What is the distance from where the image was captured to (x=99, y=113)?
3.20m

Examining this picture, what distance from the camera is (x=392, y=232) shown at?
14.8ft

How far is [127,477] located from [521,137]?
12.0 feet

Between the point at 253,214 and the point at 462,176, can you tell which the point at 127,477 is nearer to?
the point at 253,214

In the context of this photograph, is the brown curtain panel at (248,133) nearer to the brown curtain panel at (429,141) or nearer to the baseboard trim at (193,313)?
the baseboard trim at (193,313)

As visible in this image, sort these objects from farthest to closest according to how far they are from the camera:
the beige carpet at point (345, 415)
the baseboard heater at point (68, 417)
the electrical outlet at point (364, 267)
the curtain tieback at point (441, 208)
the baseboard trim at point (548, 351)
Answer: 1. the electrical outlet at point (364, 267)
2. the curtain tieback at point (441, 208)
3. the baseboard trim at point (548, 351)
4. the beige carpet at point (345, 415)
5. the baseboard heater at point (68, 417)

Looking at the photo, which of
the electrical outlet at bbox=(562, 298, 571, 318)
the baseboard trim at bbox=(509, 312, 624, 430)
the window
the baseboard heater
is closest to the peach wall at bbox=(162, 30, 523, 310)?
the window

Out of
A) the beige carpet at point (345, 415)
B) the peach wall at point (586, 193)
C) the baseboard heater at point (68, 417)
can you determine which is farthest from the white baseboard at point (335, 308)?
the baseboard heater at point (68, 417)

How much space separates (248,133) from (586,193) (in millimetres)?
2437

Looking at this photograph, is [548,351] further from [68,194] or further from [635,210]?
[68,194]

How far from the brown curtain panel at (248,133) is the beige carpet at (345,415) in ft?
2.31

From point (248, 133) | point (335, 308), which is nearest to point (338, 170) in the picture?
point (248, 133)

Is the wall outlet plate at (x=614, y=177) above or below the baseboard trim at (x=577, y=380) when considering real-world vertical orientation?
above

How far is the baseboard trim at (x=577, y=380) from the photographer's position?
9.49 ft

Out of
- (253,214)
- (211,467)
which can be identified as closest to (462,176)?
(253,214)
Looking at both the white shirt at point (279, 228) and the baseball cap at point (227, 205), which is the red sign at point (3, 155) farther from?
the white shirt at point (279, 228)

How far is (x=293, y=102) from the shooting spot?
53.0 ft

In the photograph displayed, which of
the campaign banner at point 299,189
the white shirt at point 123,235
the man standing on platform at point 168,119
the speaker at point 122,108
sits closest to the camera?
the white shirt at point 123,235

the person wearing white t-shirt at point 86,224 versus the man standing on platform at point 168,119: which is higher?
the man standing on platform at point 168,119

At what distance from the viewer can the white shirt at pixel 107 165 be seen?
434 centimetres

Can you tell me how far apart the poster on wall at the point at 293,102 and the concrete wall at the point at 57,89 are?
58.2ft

════════════════

» **What is asked**: Return the rows from the line with "the person wearing" to the line with "434 centimetres", copying them with no changes.

» **Answer to the exercise**:
the person wearing white t-shirt at point 86,224 versus the man standing on platform at point 168,119: which is higher?
the man standing on platform at point 168,119

At what distance from the viewer can the white shirt at pixel 107 165 be seen?
434 centimetres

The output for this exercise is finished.